25. Having reached this conclusion, I can deal swiftly with the remaining three grounds. The second ground, dealing with the "failed student" point, might have had merit had Mr O'Dair applied for an adjournment below to obtain documentary evidence and such an application been refused. I acknowledge the appellant was not prepared her case on the basis that the judge might want to know more about her immigration and personal history since arriving in the UK. However, given the law, it is a relevant matter.
26. A judge must consider why a protection claim is not made at the earliest opportunity. I am unsurprised, therefore, that Judge Raymond wanted information about the outcome of the appellant's studies. It was open to Mr O'Dair to request an adjournment to obtain documentary evidence. He did not. It was therefore natural for Judge Raymond to apply the burden of proof and make the inference he did. I accept that he could have come to a different conclusion on this issue given the mixed evidence regarding the CAS and whether the appellant had been a good student, but that does not mean his finding is unlawful. I recognise that to come to the opposite conclusion would depend on finding the appellant to be credible in her evidence, which he did not.
27. As to the issue of whether the appellant was raped and whether Judge Raymond could disbelieve her claim based on her failing to seek redress in Uzbekistan, I am satisfied both findings were open to Judge Raymond to make. He assessed all the evidence in the round. It is unclear why the appellant's representatives had not asked the appellant to clarify what had happened to her given that her accounts were vague. It is unsurprising when taking the appellant's case in the round, that Judge Raymond was not satisfied with the appellant's answers and rejected this part of her claim.

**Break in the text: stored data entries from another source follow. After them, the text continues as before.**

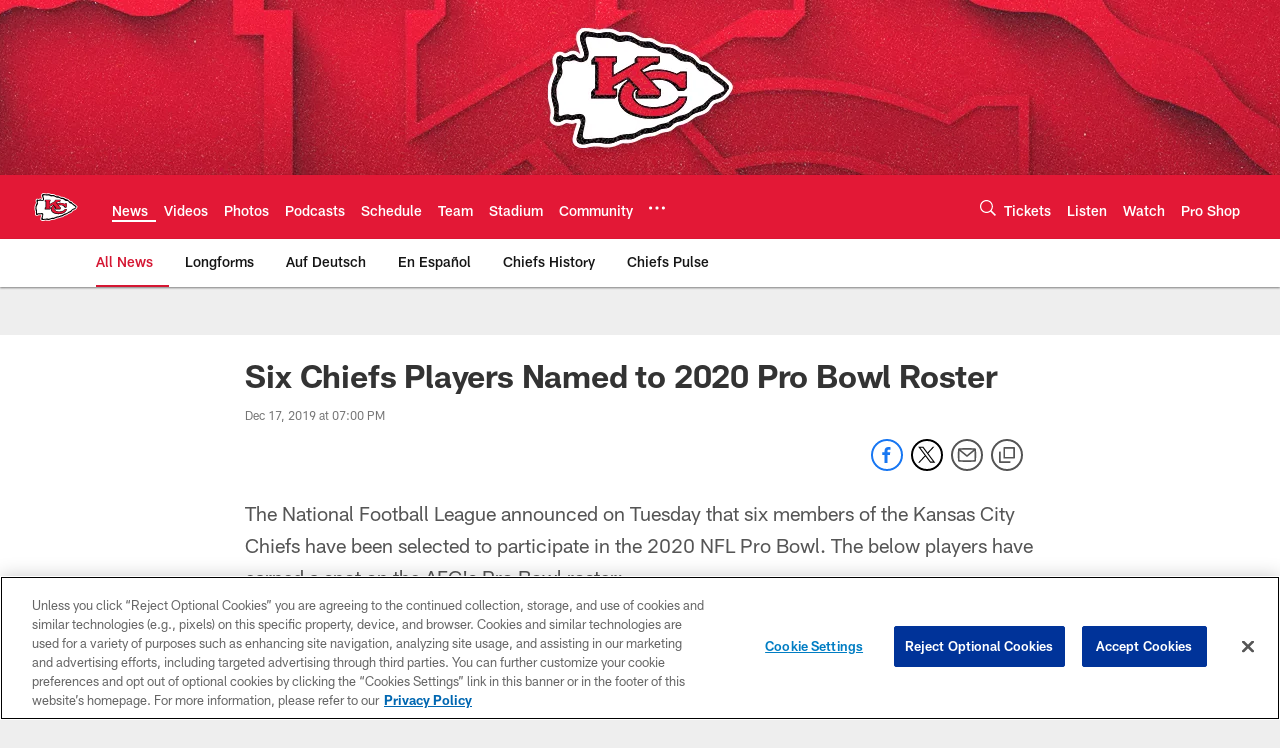

--- FILE ---
content_type: text/html; charset=utf-8
request_url: https://www.google.com/recaptcha/api2/aframe
body_size: 268
content:
<!DOCTYPE HTML><html><head><meta http-equiv="content-type" content="text/html; charset=UTF-8"></head><body><script nonce="43_7PFxV1fQUu-nvkYJgsg">/** Anti-fraud and anti-abuse applications only. See google.com/recaptcha */ try{var clients={'sodar':'https://pagead2.googlesyndication.com/pagead/sodar?'};window.addEventListener("message",function(a){try{if(a.source===window.parent){var b=JSON.parse(a.data);var c=clients[b['id']];if(c){var d=document.createElement('img');d.src=c+b['params']+'&rc='+(localStorage.getItem("rc::a")?sessionStorage.getItem("rc::b"):"");window.document.body.appendChild(d);sessionStorage.setItem("rc::e",parseInt(sessionStorage.getItem("rc::e")||0)+1);localStorage.setItem("rc::h",'1769701643456');}}}catch(b){}});window.parent.postMessage("_grecaptcha_ready", "*");}catch(b){}</script></body></html>

--- FILE ---
content_type: text/javascript; charset=utf-8
request_url: https://auth-id.chiefs.com/accounts.webSdkBootstrap?apiKey=4_axq0yuIxO58j02lK63yNEQ&pageURL=https%3A%2F%2Fwww.chiefs.com%2Fnews%2Fsix-chiefs-players-named-to-2020-pro-bowl-roster&sdk=js_latest&sdkBuild=18435&format=json
body_size: 413
content:
{
  "callId": "019c0a7002c475d58ef6337d853427d6",
  "errorCode": 0,
  "apiVersion": 2,
  "statusCode": 200,
  "statusReason": "OK",
  "time": "2026-01-29T15:47:18.882Z",
  "hasGmid": "ver4"
}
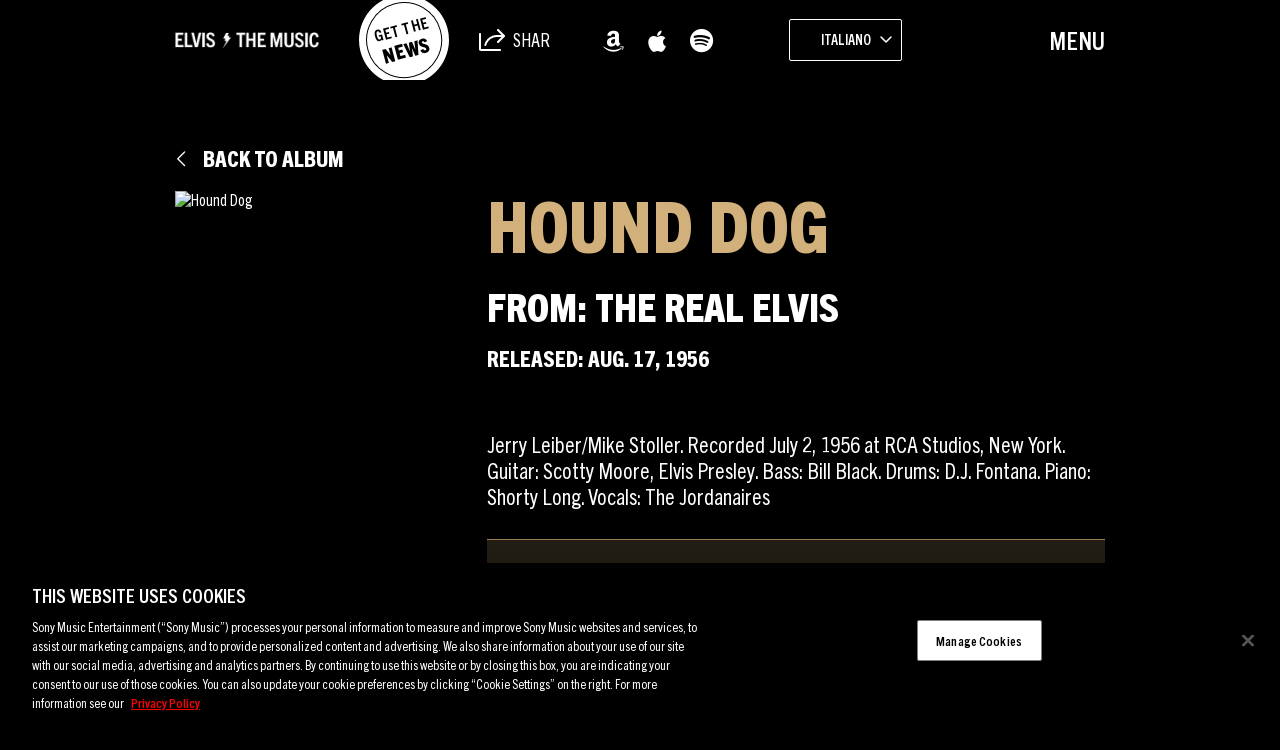

--- FILE ---
content_type: text/html; charset=UTF-8
request_url: https://sme.theappreciationengine.com/framework-v1.8/flow/496/prep?pre_cache=1&from=d61e0cd9ea6cd4b71dad3d39f6450b8a&segment=1532318&consent=&referring_url=
body_size: 75
content:
flow_c5c85cbd6eb1890a4e8ceb3a77f4633c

28. As to the final ground, I note that Mr O'Dair did not pursue it. I can understand why. An allegation of perverse findings is difficult to sustain and he could not provide evidence that Judge Raymond's finding fell outside what was permissible. I reject this ground.
29. Even though the appeal fails on all the grounds presented, I add that it would nevertheless have failed because the grounds do not establish apparent bias and do not challenge Judge Raymond's assessment of the country situation to which the appellant would return. Judge Raymond carefully considered the background country information and explains why, even if the appellant has the sexual orientation claimed, would not face serious harm in Uzbekistan.
Notice of Decision
The appeal is dismissed on all grounds.
Anonymity order
I have made an order for anonymity under rule 14 of the 2008 Upper Tribunal Procedure Rules. Unless and until a tribunal or court directs otherwise, the Appellant is granted anonymity. No report of these proceedings shall directly or indirectly identify him or any member of their family. This direction applies both to the Appellant and to the Respondent. Failure to comply with this direction could lead to contempt of court proceedings.